■ **DESCRIPTION OF THE TASK**
Reproduce the text of these lines word for word, leaving out the pictures.

[[ EXTRACTED MATERIAL open ]]

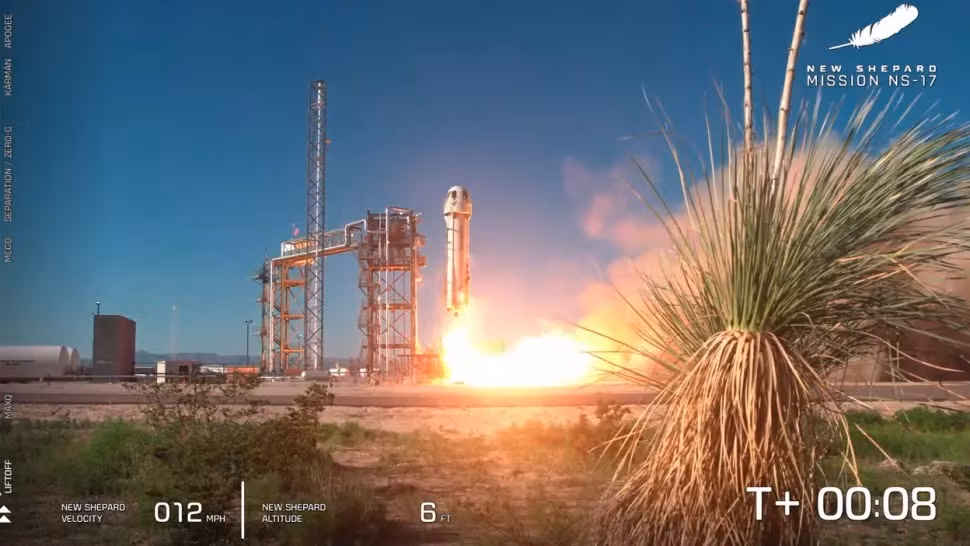 Blue Origin phóng thành công tàu thử nghiệm khoa học để đổ bộ lên mặt trăng -0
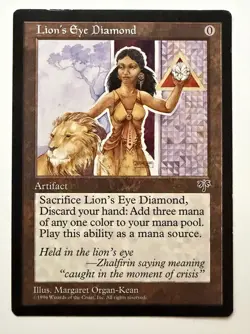 Lion's Eye Diamond - HP- Mirage - MTG - Image 1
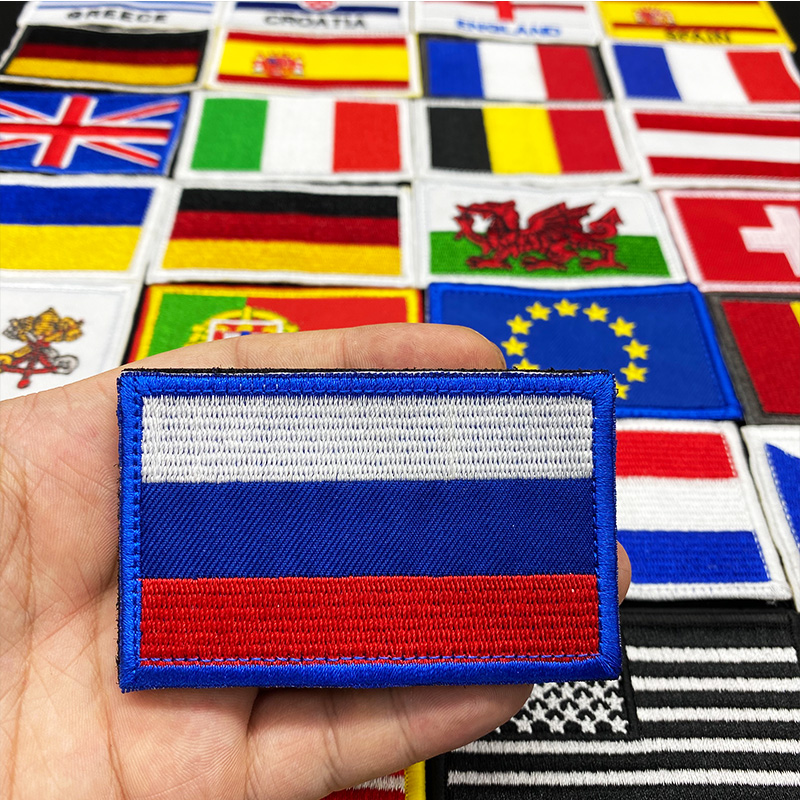 Rucksack Military Style - Ülke bayrağı işlemeli kanca döngü yama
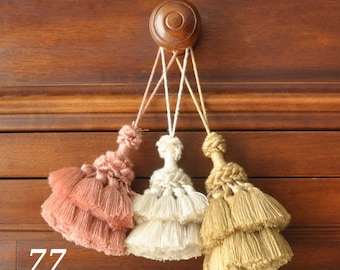 big tassel handmade in italy antique furniture curtain drapery vintage style home decor shabby chic varius color tuscany style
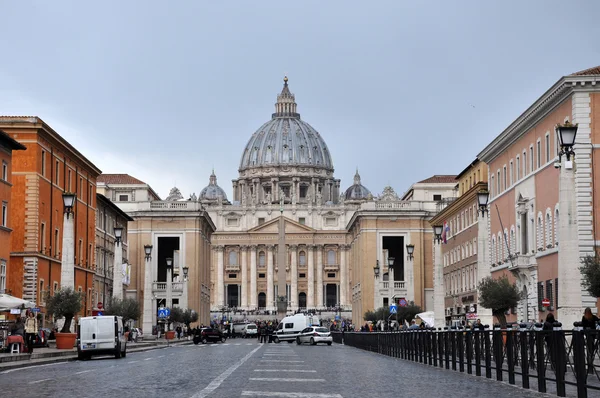 Bazyliki Świętego Piotra. Watykan — Zdjęcie stockowe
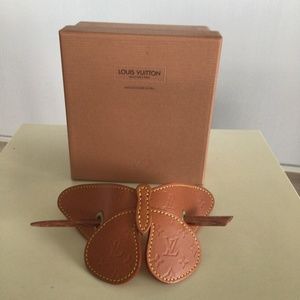 Louis Vuitton butterfly hair pin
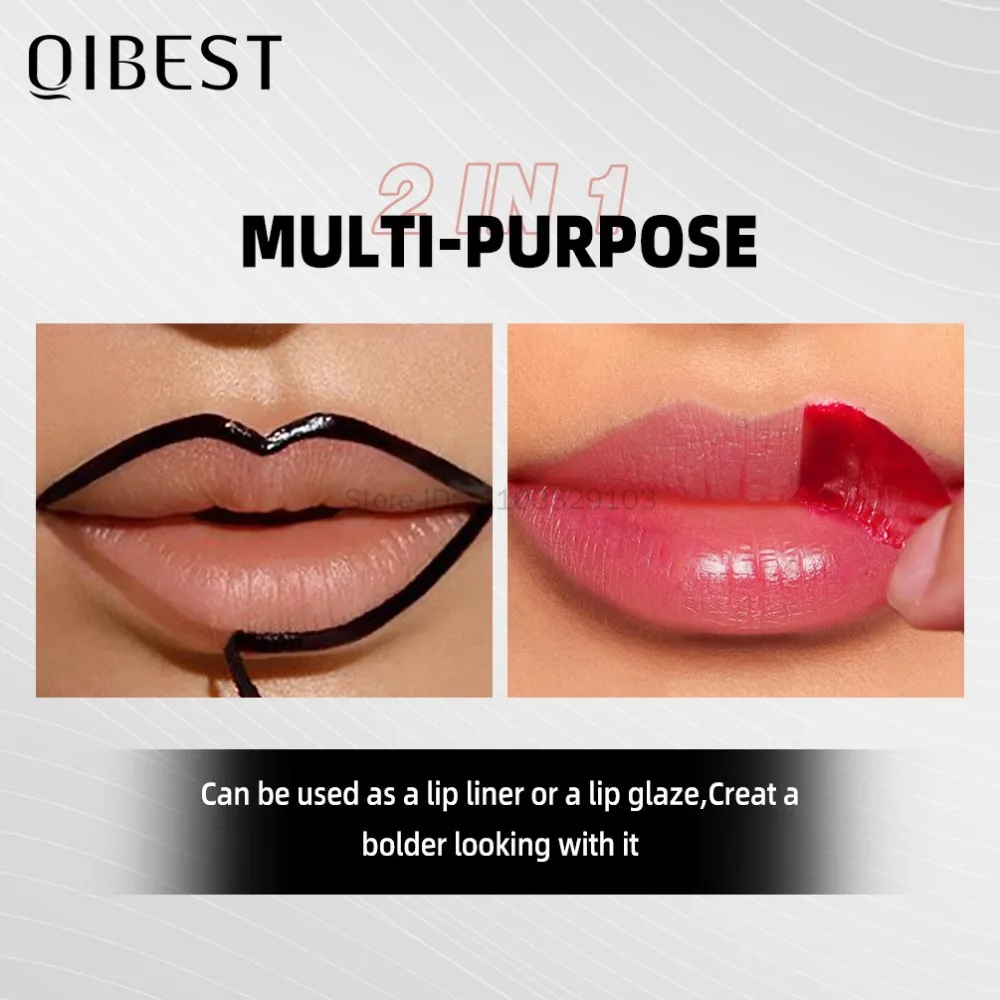 4 Color Peel Off Lip Liner Tattoo Waterproof Long Lasting Matte Non-Stick Fading Lip Tint Sexy Red Contour Lips Make Up Cosmetic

[[ EXTRACTED MATERIAL closed ]]

■ **WRITTEN SOLUTION**
 Blue Origin phóng thành công tàu thử nghiệm khoa học để đổ bộ lên mặt trăng -0
 Lion's Eye Diamond - HP- Mirage - MTG - Image 1
 Rucksack Military Style - Ülke bayrağı işlemeli kanca döngü yama
 big tassel handmade in italy antique furniture curtain drapery vintage style home decor shabby chic varius color tuscany style
 Bazyliki Świętego Piotra. Watykan — Zdjęcie stockowe
 Louis Vuitton butterfly hair pin
 4 Color Peel Off Lip Liner Tattoo Waterproof Long Lasting Matte Non-Stick Fading Lip Tint Sexy Red Contour Lips Make Up Cosmetic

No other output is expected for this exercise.